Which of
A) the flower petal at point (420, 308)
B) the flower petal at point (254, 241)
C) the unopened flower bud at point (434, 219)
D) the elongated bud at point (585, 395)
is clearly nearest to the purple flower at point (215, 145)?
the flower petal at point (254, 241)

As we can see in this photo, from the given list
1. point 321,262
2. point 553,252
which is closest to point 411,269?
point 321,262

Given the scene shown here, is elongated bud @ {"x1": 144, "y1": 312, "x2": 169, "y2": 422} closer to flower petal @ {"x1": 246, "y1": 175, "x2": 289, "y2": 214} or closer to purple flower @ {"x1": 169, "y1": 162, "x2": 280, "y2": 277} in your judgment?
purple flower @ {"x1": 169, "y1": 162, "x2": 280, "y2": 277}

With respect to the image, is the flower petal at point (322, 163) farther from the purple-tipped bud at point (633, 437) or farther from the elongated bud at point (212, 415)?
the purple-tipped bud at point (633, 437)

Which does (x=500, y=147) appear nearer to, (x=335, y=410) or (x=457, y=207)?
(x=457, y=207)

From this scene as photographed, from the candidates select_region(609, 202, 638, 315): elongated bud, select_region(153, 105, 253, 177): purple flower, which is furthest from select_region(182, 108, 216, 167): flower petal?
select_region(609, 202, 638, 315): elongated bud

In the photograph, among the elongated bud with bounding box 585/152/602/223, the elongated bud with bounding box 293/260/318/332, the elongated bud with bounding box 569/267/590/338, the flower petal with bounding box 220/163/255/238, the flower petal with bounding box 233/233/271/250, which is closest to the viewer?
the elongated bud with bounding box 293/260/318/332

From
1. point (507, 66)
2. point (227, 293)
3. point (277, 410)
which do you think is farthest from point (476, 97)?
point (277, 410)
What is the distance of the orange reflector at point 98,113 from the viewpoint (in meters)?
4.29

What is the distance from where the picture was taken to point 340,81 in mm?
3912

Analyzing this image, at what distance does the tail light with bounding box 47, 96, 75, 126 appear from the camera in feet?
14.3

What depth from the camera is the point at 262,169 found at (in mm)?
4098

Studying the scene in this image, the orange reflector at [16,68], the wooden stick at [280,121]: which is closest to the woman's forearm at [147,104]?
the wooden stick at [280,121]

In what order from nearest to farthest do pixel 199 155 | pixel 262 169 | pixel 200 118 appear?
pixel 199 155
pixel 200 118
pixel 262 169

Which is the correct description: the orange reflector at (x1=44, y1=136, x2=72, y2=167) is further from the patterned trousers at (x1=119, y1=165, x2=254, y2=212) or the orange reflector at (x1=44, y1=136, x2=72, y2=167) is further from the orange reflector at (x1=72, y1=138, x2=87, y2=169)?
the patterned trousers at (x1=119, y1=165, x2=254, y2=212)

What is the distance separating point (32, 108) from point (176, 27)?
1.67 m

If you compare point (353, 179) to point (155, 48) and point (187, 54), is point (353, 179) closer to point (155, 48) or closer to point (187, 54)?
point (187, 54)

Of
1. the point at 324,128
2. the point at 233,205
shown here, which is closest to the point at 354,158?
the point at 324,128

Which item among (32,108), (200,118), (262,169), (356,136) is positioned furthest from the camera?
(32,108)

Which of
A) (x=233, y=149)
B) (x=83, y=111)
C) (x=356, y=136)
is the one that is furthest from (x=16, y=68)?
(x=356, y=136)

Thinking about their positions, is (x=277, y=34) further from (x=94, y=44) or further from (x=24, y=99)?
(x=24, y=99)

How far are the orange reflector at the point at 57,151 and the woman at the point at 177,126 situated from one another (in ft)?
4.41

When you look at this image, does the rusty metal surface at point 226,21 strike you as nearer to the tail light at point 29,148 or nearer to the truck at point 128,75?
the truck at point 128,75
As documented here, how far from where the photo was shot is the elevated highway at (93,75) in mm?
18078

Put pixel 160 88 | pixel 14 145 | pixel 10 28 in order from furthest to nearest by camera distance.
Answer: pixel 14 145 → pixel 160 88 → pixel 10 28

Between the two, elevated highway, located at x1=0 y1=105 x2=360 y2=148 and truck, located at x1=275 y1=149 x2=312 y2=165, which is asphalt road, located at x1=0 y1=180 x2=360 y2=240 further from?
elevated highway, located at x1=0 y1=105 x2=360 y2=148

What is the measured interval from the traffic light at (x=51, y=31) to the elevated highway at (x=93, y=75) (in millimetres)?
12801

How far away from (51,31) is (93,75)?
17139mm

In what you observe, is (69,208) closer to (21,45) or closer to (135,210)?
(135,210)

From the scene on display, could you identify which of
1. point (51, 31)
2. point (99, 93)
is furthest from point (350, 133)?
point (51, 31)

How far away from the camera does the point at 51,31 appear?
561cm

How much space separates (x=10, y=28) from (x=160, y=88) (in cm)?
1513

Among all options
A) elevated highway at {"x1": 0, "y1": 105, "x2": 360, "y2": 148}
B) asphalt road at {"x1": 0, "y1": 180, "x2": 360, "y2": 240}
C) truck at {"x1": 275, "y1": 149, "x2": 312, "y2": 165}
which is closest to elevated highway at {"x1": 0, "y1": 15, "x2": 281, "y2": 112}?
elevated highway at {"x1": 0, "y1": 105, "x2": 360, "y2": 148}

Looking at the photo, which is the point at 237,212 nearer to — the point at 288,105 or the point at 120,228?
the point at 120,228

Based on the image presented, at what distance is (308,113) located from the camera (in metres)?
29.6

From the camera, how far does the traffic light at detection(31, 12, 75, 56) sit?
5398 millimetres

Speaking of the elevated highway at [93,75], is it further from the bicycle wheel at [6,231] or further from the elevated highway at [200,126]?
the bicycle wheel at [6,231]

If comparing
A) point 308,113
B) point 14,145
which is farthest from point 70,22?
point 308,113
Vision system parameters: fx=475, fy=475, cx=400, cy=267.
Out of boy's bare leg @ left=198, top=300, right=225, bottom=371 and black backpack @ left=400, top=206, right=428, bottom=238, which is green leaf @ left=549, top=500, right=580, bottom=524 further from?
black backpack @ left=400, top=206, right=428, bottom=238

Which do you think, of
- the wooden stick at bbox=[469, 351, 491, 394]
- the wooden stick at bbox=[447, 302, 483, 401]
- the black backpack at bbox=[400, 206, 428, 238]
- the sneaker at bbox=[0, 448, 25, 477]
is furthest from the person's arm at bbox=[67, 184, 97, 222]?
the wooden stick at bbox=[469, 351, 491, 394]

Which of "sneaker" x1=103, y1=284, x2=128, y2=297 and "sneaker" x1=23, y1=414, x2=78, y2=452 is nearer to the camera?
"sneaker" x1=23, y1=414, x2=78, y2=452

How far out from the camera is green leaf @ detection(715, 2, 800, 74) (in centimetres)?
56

########################################

TASK
Extract the full listing and reproduce each line exactly.

EXPECTED ANSWER
Which of
A) the flower petal at point (420, 308)
B) the flower petal at point (254, 241)
C) the unopened flower bud at point (434, 219)
D) the elongated bud at point (585, 395)
is clearly nearest to the purple flower at point (215, 145)?
the flower petal at point (254, 241)

As we can see in this photo, from the given list
1. point 321,262
2. point 553,252
which is closest to point 411,269?
point 321,262

Given the scene shown here, is elongated bud @ {"x1": 144, "y1": 312, "x2": 169, "y2": 422} closer to flower petal @ {"x1": 246, "y1": 175, "x2": 289, "y2": 214} or closer to purple flower @ {"x1": 169, "y1": 162, "x2": 280, "y2": 277} in your judgment?
purple flower @ {"x1": 169, "y1": 162, "x2": 280, "y2": 277}

With respect to the image, is the flower petal at point (322, 163) farther from the purple-tipped bud at point (633, 437) or farther from the elongated bud at point (212, 415)?
the purple-tipped bud at point (633, 437)

Which does (x=500, y=147) appear nearer to, (x=335, y=410) or (x=457, y=207)?
(x=457, y=207)

From this scene as photographed, from the candidates select_region(609, 202, 638, 315): elongated bud, select_region(153, 105, 253, 177): purple flower, which is furthest from select_region(182, 108, 216, 167): flower petal?
select_region(609, 202, 638, 315): elongated bud

In the photograph, among the elongated bud with bounding box 585/152/602/223, the elongated bud with bounding box 293/260/318/332, the elongated bud with bounding box 569/267/590/338, the flower petal with bounding box 220/163/255/238, the flower petal with bounding box 233/233/271/250, which is closest to the viewer?
the elongated bud with bounding box 293/260/318/332

From
1. point (507, 66)
2. point (227, 293)
3. point (277, 410)
which do you think is farthest from point (476, 97)?
point (277, 410)
What is the distance of the orange reflector at point 98,113 from the viewpoint (in meters)?
4.29

What is the distance from where the picture was taken to point 340,81 in mm?
3912

Analyzing this image, at what distance does the tail light with bounding box 47, 96, 75, 126 appear from the camera in feet?
14.3

What depth from the camera is the point at 262,169 found at (in mm)?
4098

Studying the scene in this image, the orange reflector at [16,68], the wooden stick at [280,121]: which is closest to the woman's forearm at [147,104]?
the wooden stick at [280,121]

In what order from nearest to farthest do pixel 199 155 | pixel 262 169 | pixel 200 118 appear?
pixel 199 155
pixel 200 118
pixel 262 169

Which is the correct description: the orange reflector at (x1=44, y1=136, x2=72, y2=167) is further from the patterned trousers at (x1=119, y1=165, x2=254, y2=212) or the orange reflector at (x1=44, y1=136, x2=72, y2=167) is further from the orange reflector at (x1=72, y1=138, x2=87, y2=169)?
the patterned trousers at (x1=119, y1=165, x2=254, y2=212)

What is the distance separating point (32, 108) from point (176, 27)?
1.67 m

If you compare point (353, 179) to point (155, 48) and point (187, 54), is point (353, 179) closer to point (155, 48) or closer to point (187, 54)?
point (187, 54)

Of
1. the point at 324,128
2. the point at 233,205
shown here, which is closest to the point at 354,158?
the point at 324,128

Which item among (32,108), (200,118), (262,169), (356,136) is positioned furthest from the camera?
(32,108)

Which of
A) (x=233, y=149)
B) (x=83, y=111)
C) (x=356, y=136)
is the one that is furthest from (x=16, y=68)?
(x=356, y=136)

Thinking about their positions, is (x=277, y=34) further from (x=94, y=44) or further from (x=24, y=99)?
(x=24, y=99)

How far are the orange reflector at the point at 57,151 and the woman at the point at 177,126 situated from one another (in ft)?
4.41

When you look at this image, does the rusty metal surface at point 226,21 strike you as nearer to the tail light at point 29,148 or nearer to the truck at point 128,75?
the truck at point 128,75
As documented here, how far from where the photo was shot is the elevated highway at (93,75) in mm?
18078

Put pixel 160 88 | pixel 14 145 | pixel 10 28 in order from furthest to nearest by camera distance.
Answer: pixel 14 145 → pixel 160 88 → pixel 10 28

Between the two, elevated highway, located at x1=0 y1=105 x2=360 y2=148 and truck, located at x1=275 y1=149 x2=312 y2=165, which is asphalt road, located at x1=0 y1=180 x2=360 y2=240 further from?
elevated highway, located at x1=0 y1=105 x2=360 y2=148

What is the measured interval from the traffic light at (x=51, y=31) to the elevated highway at (x=93, y=75) (in millimetres)?
12801

How far away from (51,31) is (93,75)?
17139mm

In what you observe, is (69,208) closer to (21,45) or closer to (135,210)?
(135,210)

From the scene on display, could you identify which of
1. point (51, 31)
2. point (99, 93)
is furthest from point (350, 133)?
point (51, 31)

How far away from the camera does the point at 51,31 appear?
561cm

How much space separates (x=10, y=28) from (x=160, y=88) (in cm)?
1513

Among all options
A) elevated highway at {"x1": 0, "y1": 105, "x2": 360, "y2": 148}
B) asphalt road at {"x1": 0, "y1": 180, "x2": 360, "y2": 240}
C) truck at {"x1": 275, "y1": 149, "x2": 312, "y2": 165}
which is closest to elevated highway at {"x1": 0, "y1": 15, "x2": 281, "y2": 112}?
elevated highway at {"x1": 0, "y1": 105, "x2": 360, "y2": 148}

Looking at the photo, which is the point at 237,212 nearer to — the point at 288,105 or the point at 120,228?
the point at 120,228

Based on the image presented, at what distance is (308,113) located from the camera (in metres)?
29.6

From the camera, how far does the traffic light at detection(31, 12, 75, 56) sit?
5398 millimetres

Speaking of the elevated highway at [93,75], is it further from the bicycle wheel at [6,231] or further from the elevated highway at [200,126]?
the bicycle wheel at [6,231]

If comparing
A) point 308,113
B) point 14,145
which is farthest from point 70,22?
point 308,113
Vision system parameters: fx=475, fy=475, cx=400, cy=267.
Out of boy's bare leg @ left=198, top=300, right=225, bottom=371 and black backpack @ left=400, top=206, right=428, bottom=238, which is green leaf @ left=549, top=500, right=580, bottom=524 further from?
black backpack @ left=400, top=206, right=428, bottom=238

Which do you think, of
- the wooden stick at bbox=[469, 351, 491, 394]
- the wooden stick at bbox=[447, 302, 483, 401]
- the black backpack at bbox=[400, 206, 428, 238]
- the sneaker at bbox=[0, 448, 25, 477]
is furthest from the person's arm at bbox=[67, 184, 97, 222]?
the wooden stick at bbox=[469, 351, 491, 394]

Which of "sneaker" x1=103, y1=284, x2=128, y2=297 and "sneaker" x1=23, y1=414, x2=78, y2=452 is nearer to the camera?
"sneaker" x1=23, y1=414, x2=78, y2=452

How far out from the camera is green leaf @ detection(715, 2, 800, 74) (in centimetres)?
56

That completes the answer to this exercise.